Provided entries:
|---|

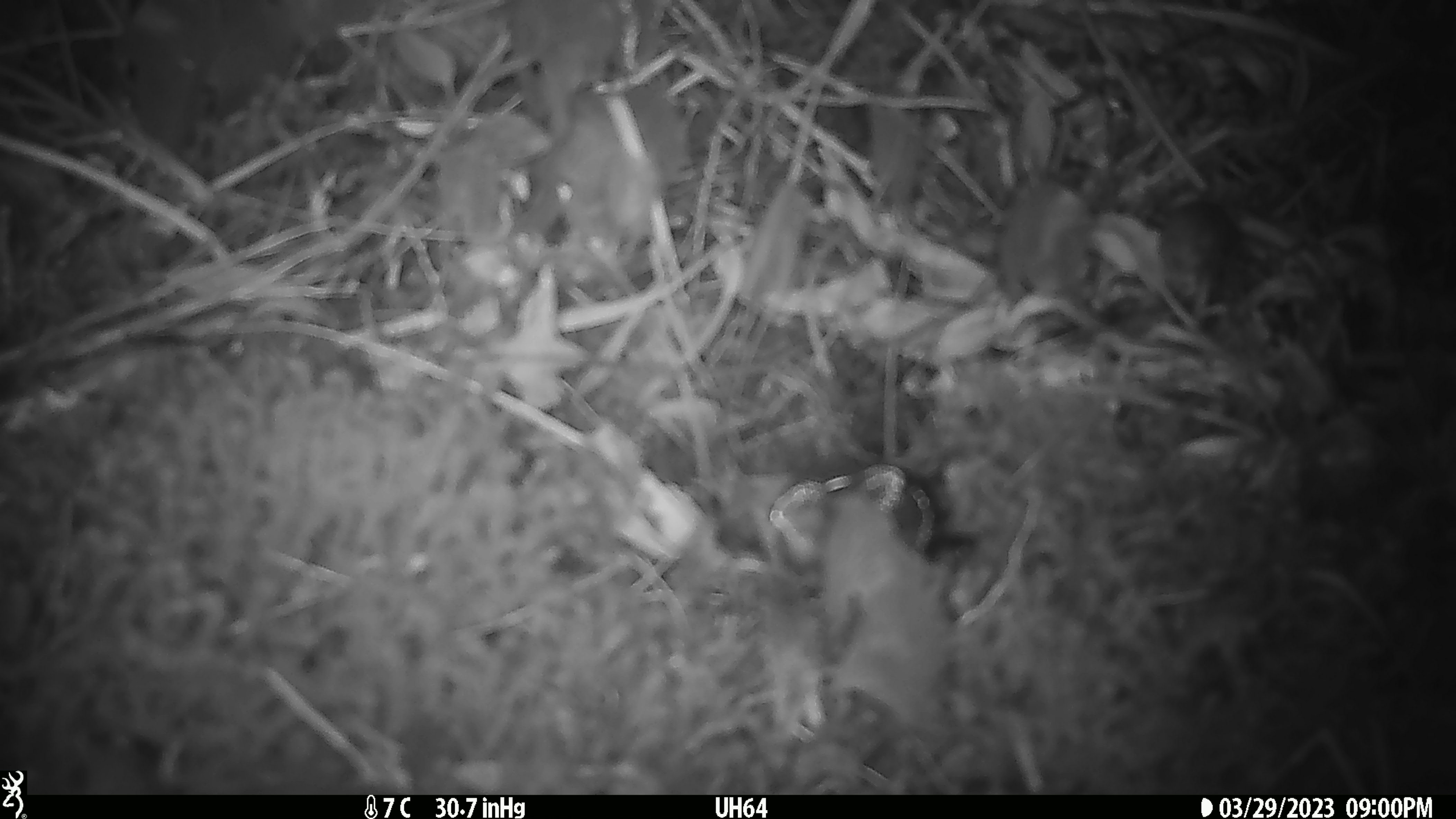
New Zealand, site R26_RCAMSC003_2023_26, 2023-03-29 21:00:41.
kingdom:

|---|

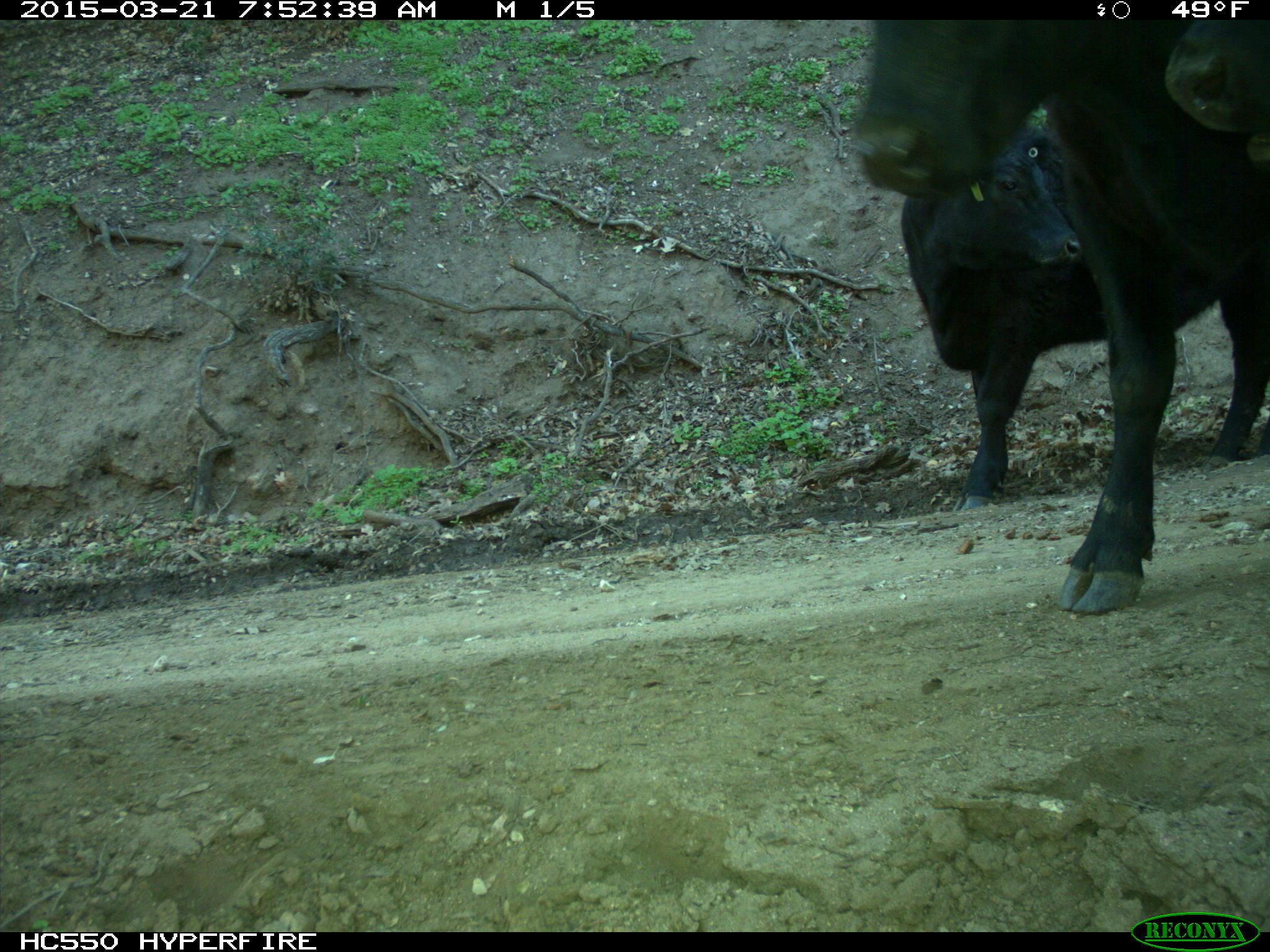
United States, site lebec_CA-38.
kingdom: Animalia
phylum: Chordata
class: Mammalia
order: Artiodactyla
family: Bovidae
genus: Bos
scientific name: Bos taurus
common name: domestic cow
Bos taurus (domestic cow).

|---|

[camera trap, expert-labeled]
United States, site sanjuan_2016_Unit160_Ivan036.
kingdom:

|---|

Description of the task:
Copy every line above that includes the string "United".

Solution:
United States, site lebec_CA-38.
United States, site sanjuan_2016_Unit160_Ivan036.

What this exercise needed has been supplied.